Excerpts from a spatial dataset:
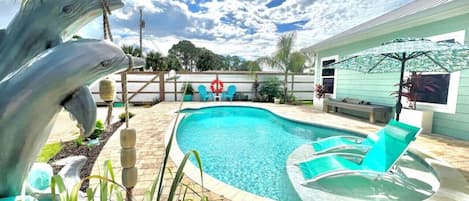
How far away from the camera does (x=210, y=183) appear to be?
281cm

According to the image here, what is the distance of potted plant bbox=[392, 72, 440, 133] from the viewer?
18.1 ft

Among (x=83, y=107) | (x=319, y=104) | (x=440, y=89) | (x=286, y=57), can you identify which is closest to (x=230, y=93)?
(x=286, y=57)

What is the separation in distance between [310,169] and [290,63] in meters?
9.66

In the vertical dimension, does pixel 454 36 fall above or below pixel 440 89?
above

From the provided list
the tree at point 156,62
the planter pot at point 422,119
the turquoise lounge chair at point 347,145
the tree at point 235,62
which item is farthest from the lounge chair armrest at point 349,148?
the tree at point 156,62

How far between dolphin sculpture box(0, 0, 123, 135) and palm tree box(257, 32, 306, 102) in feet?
38.3

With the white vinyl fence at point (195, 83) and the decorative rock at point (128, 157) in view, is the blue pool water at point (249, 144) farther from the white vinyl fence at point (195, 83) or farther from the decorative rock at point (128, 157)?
the white vinyl fence at point (195, 83)

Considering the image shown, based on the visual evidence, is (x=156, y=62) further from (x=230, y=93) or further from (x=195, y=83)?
(x=230, y=93)

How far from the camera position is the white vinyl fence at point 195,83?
12.4 m

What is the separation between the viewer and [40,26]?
1.07m

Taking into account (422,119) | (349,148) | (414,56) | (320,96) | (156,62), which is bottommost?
(349,148)

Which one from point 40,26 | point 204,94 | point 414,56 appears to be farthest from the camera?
point 204,94

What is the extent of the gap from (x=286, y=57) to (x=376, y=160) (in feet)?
31.9

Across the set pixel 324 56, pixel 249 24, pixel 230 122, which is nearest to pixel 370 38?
pixel 324 56
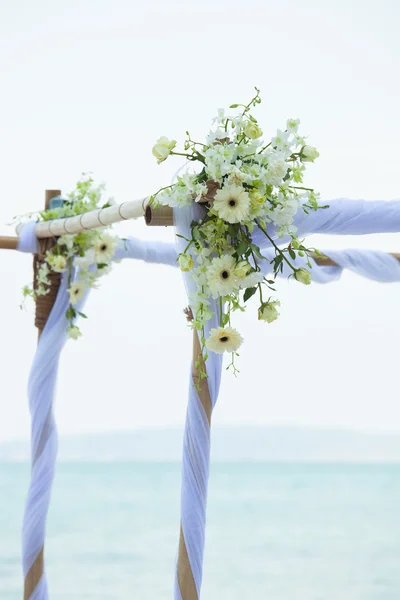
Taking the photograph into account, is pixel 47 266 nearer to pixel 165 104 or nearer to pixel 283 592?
pixel 283 592

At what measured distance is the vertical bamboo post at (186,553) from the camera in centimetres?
244

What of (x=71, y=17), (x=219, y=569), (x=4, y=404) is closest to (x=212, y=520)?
(x=219, y=569)

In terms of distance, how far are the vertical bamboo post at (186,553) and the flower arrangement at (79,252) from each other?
106 centimetres

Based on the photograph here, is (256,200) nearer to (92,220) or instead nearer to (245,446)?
(92,220)

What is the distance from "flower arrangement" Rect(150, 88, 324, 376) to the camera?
7.27 ft

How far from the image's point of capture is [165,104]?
971 centimetres

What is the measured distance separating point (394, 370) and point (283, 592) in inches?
265

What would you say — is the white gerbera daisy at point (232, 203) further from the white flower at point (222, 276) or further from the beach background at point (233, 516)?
the beach background at point (233, 516)

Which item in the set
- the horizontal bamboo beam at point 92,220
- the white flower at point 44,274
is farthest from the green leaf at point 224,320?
the white flower at point 44,274

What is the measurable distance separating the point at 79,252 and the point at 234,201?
1.37 meters

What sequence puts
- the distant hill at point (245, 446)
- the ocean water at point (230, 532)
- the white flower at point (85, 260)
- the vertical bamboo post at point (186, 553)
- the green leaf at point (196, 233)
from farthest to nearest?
the distant hill at point (245, 446), the ocean water at point (230, 532), the white flower at point (85, 260), the vertical bamboo post at point (186, 553), the green leaf at point (196, 233)

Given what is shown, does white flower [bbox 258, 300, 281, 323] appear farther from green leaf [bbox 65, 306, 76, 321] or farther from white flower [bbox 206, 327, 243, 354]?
green leaf [bbox 65, 306, 76, 321]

## [Work to be completed]
Please rename "flower arrangement" to "floral display" in the data from the line with "What of (x=71, y=17), (x=219, y=569), (x=4, y=404)" through the end of the data. Give only those lines back, with nothing else changed.

## [Problem solution]
What of (x=71, y=17), (x=219, y=569), (x=4, y=404) is closest to (x=212, y=520)?
(x=219, y=569)

In terms of distance, how far are the vertical bamboo post at (186,553) and the floral display at (79,252) from each other?
106 centimetres

Based on the photograph here, is (256,200) nearer to (92,220) or instead nearer to (245,446)?
(92,220)

What is the distance from "floral display" Rect(150, 88, 324, 376) to the camera?
7.27 ft

How far from the image's point of capture is [165,104]?
971 centimetres

What is the measured distance separating point (394, 370) and point (283, 592) in inches?
265

What would you say — is the white gerbera daisy at point (232, 203) further from the white flower at point (222, 276) or further from the beach background at point (233, 516)?
the beach background at point (233, 516)

Which item in the set
- the horizontal bamboo beam at point 92,220
- the white flower at point 44,274
is farthest from the green leaf at point 224,320?
the white flower at point 44,274

What is the measurable distance separating the point at 79,252 and the point at 234,201?
1.37 meters

What sequence puts
- the distant hill at point (245, 446)
- the ocean water at point (230, 532)
- the white flower at point (85, 260)
- the vertical bamboo post at point (186, 553)
- the green leaf at point (196, 233)
from farthest to nearest?
the distant hill at point (245, 446), the ocean water at point (230, 532), the white flower at point (85, 260), the vertical bamboo post at point (186, 553), the green leaf at point (196, 233)

Given what is shown, does white flower [bbox 258, 300, 281, 323] appear farther from green leaf [bbox 65, 306, 76, 321] or farther from white flower [bbox 206, 327, 243, 354]?
green leaf [bbox 65, 306, 76, 321]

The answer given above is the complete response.